From C-SPAN's Book TV, Joshua Holland, editor and senior writer at AlterNet discussed his book, The Fifteen Biggest Lies about the Economy: And Everything Else the Right Doesn't Want You to Know about Taxes, Jobs, and Corporate America. It's
April 16, 2011

From C-SPAN's Book TV, Joshua Holland, editor and senior writer at AlterNet discussed his book, The Fifteen Biggest Lies about the Economy: And Everything Else the Right Doesn't Want You to Know about Taxes, Jobs, and Corporate America.

It's nice to see another liberal manage to make their way into the bastion of right wingnuttery that generally fills the air time of that series at C-SPAN. You can watch the entire segment at C-SPAN's web site here.

In the clip above, Joshua discussed some topics he recently wrote about at AlterNet.

The GOP's Absurd Plan for the Economy: Lowering YOUR Wages:

Earlier this month, House Republicans laid out a perverse plan to lower working Americans' wages, supposedly in a bid to get employers to hire more of them (PDF). One would be hard-pressed to find a better example of the “race to the bottom.”

Republican staffers on the Joint Economic Committee released the study in response to widespread criticism that the deep public sector cuts they've advocated threaten to derail an already anemic “recovery” -- economist Mark Zandi estimated last month that if enacted, the spending cuts would cost the U.S. economy 700,000 jobs through 2012.
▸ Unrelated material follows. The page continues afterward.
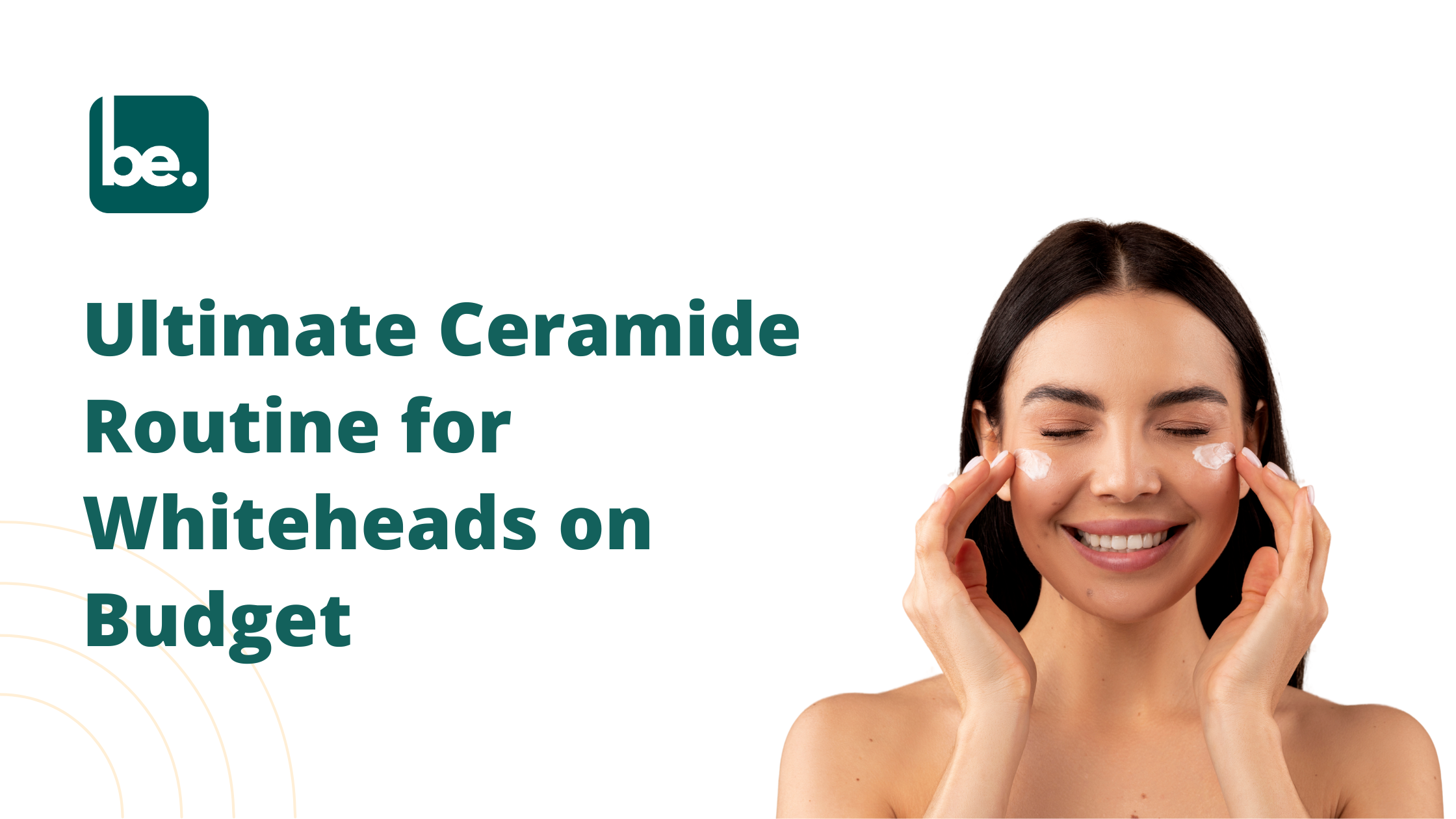 Ultimate Ceramide Routine for Whiteheads – Budget Skincare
So, as Tim Fernholz and Jim Tankersley wrote in the National Journal, the GOP report “makes the party’s ... case that fiscal consolidation (read: spending cuts) can spur immediate economic growth and reduce unemployment.”

The paper calls for cuts that are “large, credible, and politically difficult to reverse once made,” and offers a typical conservative fantasy about shuttering entire federal agencies. But topping the list of what should be on the Republicans' chopping block is “decreasing the number and compensation of government workers,” which the staffers say will spur job creation because “a smaller government workforce increases the available supply of educated, skilled workers for private firms, thus lowering labor costs.” Read on...

Tax Day Question: Who's Paying What?:

The right's anti-tax crusade has been so successful that in 2010 the federal government collected a smaller share of our economic output in taxes than it had in 60 years. That's created a large deficit, which is now being used to justify cuts to popular social programs.

Taxes have decreased dramatically for most American households since Ronald Reagan came to offcie 30 years ago. But our overall level of taxation, on average, obscures who's paying how much. So, on this tax day, let's take a look at the way federal tax rates for different income levels have changed since 1981 (using this handy calculator and adjusted for inflation to 2010 dollars).

Lots more facts and figures there, so go read the rest. And from the video above, here was Holland's response to a question on lowering the corporate tax rate in America that the right is constantly screaming needs to be done.

HOLLAND: It's based on a very false premise. There is the nominal tax rate, and that is the tax rate that is written in the books. That's the law that they passed. Okay, we have a 35% corporate tax rate in the United States and that is one of the highest in the world. That's the kernel of truth around which an utter fabrication is built. The nominal tax rate, what you write in the books is inconsequential next to the effective tax rate.

Which means what they write in checks. Now our effective tax rate is about half what our nominal tax rate is because corporate America's lobbyists have effectively won so many loopholes, and manipulated the tax code in a way that they're paying far, far less than the nominal, official corporate tax rate of 35%.

Now, let me add something. 2/3 of all major US corporations pay no taxes at all. This week the big story was General Electric. General Electric is not only not paying taxes, they took a $3.2 billion tax benefit. What does that mean? That means that you and I are paying General Electric out of our taxes, we're paying them effectively.

So this idea is simply based on using a number that's inconsequential, our nominal tax rate. And if anybody wanted to make a deal with "the left", if they could find "the left" to drop the nominal rates and increase the effective rates by closing loopholes, we'd be all for that.

I'd be all for it too if it wasn't likely our bought and sold politicians wouldn't just go put a bunch of new ones back in there for them.